Tokat İl Genel Meclisi kararı ile Tokat Atatürk Kültür Sarayı'ndaki
"Süleyman Demirel Salonu"nun ismi değiştirilerek "Adnan Menderes Salonu" olmuş.
Adnan Menderes sonsuz âlemden bu değişikliği izlediyse, kendisinin idam edildikten sonra adının İzmir Havaalanına verilmesini düşünmüş ve herhalde gülümsemiştir.
Taraftarlar tuttukları takım maç kazanınca "Tarih yazdık" diye sevinirler ya... Aslında galiba bütün insanlığın bitmez tükenmez tutkusu her dakika tarihi yeniden yazmaktır.
Bunun en somut örneğini çöken Sovyetler Birliği'nin resmi yayını olan "Sovyet Ansiklopedisi"ndeki maddelerin her yıl Komünist Parti Politbüro'sundaki iktidar tablosuna göre yeniden yazılmasından verebiliriz.
Sovyet denemeleri
Ansiklopedi'nin bir önceki basımında "Halk Kahramanı" olarak tanıtılan isimler Stalin'le araları açılıp tasfiye edildiklerinde, ertesi yılın basımında "Halk Düşmanı" oluverirlerdi... Sonunda aynı şey 1953'te öldükten sonra Stalin'in de başına gelmedi mi? Yeni lider ( Birinci Sekreter) Kruşçef 1956'da toplanan Komünist Parti Kongresi'nde Stalin'i ve dönemini acımasızlıkla, hoşgörüsüzlükle ve iktidarı kötüye kullanmakla suçladı.

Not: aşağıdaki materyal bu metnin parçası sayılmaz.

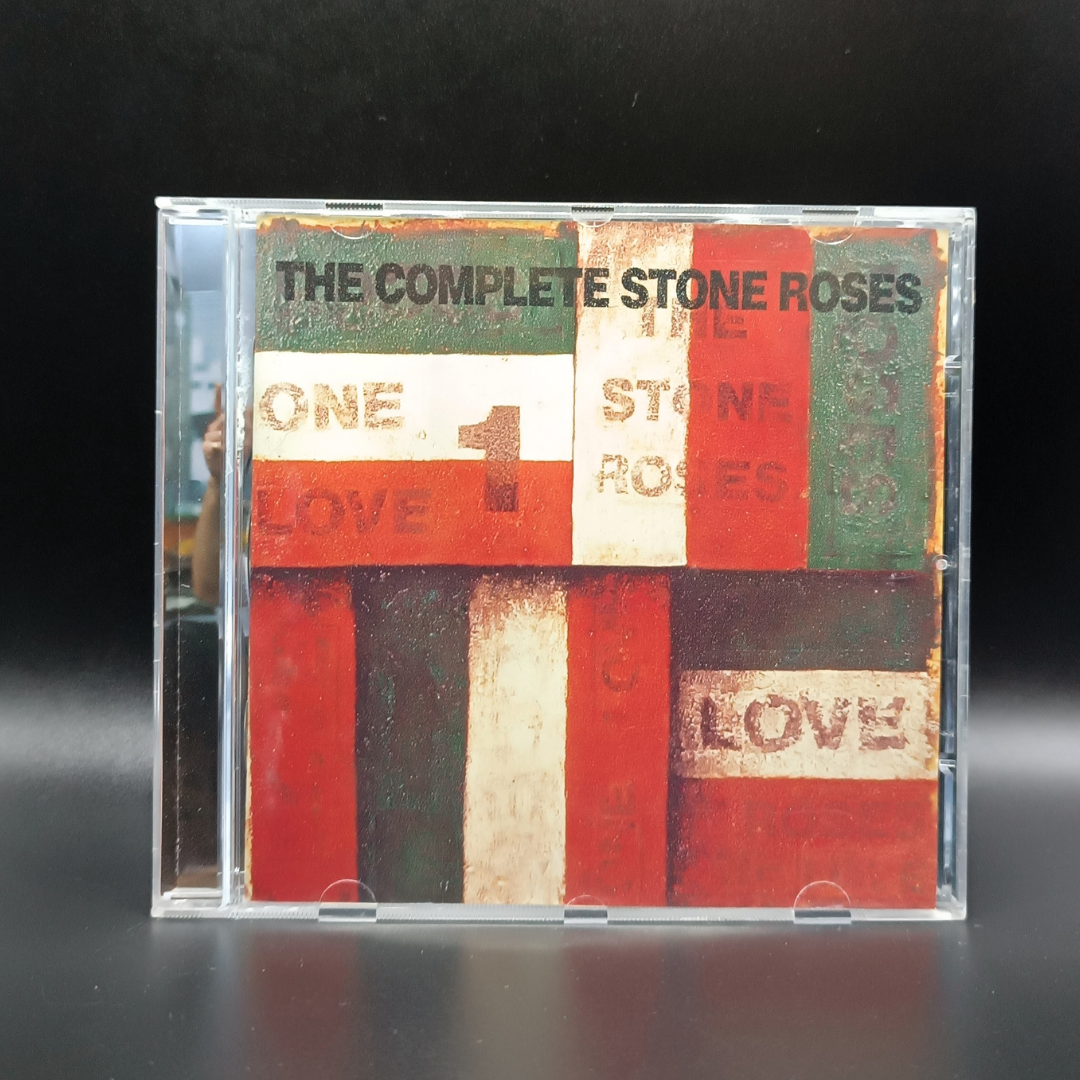 The Stone Roses - The Complete Stone Roses CD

Böylece eski basımlardaki "Yanılmaz lider" Stalin'in de Ansiklopedi'deki konumu değişiverdi.
Leninizm'e ihanet eden sapkın bir isim olarak geçti yeniden yazılan tarihe.
Ama sıra daha sonra Lenin'e de gelmedi mi? "Leningrad"ın bir anda "St.
Petersburg" oluşunu görmedik mi hepimiz?
Biz de değiştiririz
Bizim coğrafyamızda hem rejim hem de iktidar değişimleri, caddelere, meydanlara yansır... Bir de Anadolu tarihinin yeniden yazılması denemelerinde kentlere, köylere ve hatta coğrafi uzantılara Türkçe isimler verilmesi geleneği vardır.
Mavi Yolculuk üzerine yazılmış bir İngilizce rehberde kitabın yazarı denizcileri şöyle uyarıyordu:
- Ege ve Akdeniz'de seyrederken, dönüp dolaşıp aynı noktaya geldiğinizi zannetmeyin. Türkler fazla isim bulamadıkları için bütün kıyılar Akburunlarla, Bozburunlarla ve Karaburunlarla doludur.
İran'a Şah döneminde de, Humeyni döneminde de gittim.
Şah varken Tahran'daki bütün caddeler ve meydanlar "Şehinşah Bulvarı", "Aryamehr caddesi", "Rıza Şah Meydanı" gibiydi... Humeyni sonrasında molla isimleri bunların yerini aldı.
Bunun adı hep aynıydı
Bu dönemde intihar bombacılarına karşı önlem alan Devrim Muhafızları (Pastaran) pazar yerlerine gelenleri çok sıkı aramaktaymış. Bir gün kara çarşafına (çador) tepeden tırnağa sarınmış çok şişman bir kadını durdurup "Bunun altında ne var" diye sormuşlar. Kadın sinirlenmiş, "Bunun altında g... var" demiş.
Devrim muhafızı "Hanım bu kelimeyi kullanamazsın, ayıp" diye tepki gösterince, kadın daha da sinirlenip bağırmış.
- Bunun adı Şah varken de g..tü, şimdi de aynı kalacak... Bu ne bir cadde ne bir meydan. Buna da yeni bir isim bulamazsınız!
Temel'in çözümü
Neyse... Yeni isimler bulmak çok kolay değildir. Bizim tek kurtarıcımız olduğu için, yeni tesislerde hemen o isim akla gelir. Arjantin'de "Libertador" dedikleri kurtarıcıların sayısı fazla olduğu için, Buenos Aires caddelerine sayısız Libertador'ların isimleri verilmişti.
Temel'in oğlu olduğunda "Adını ne koyalım" diye soranlara "Adını Temel koyun, ben kendime yeni isim ararım" dememiş mi?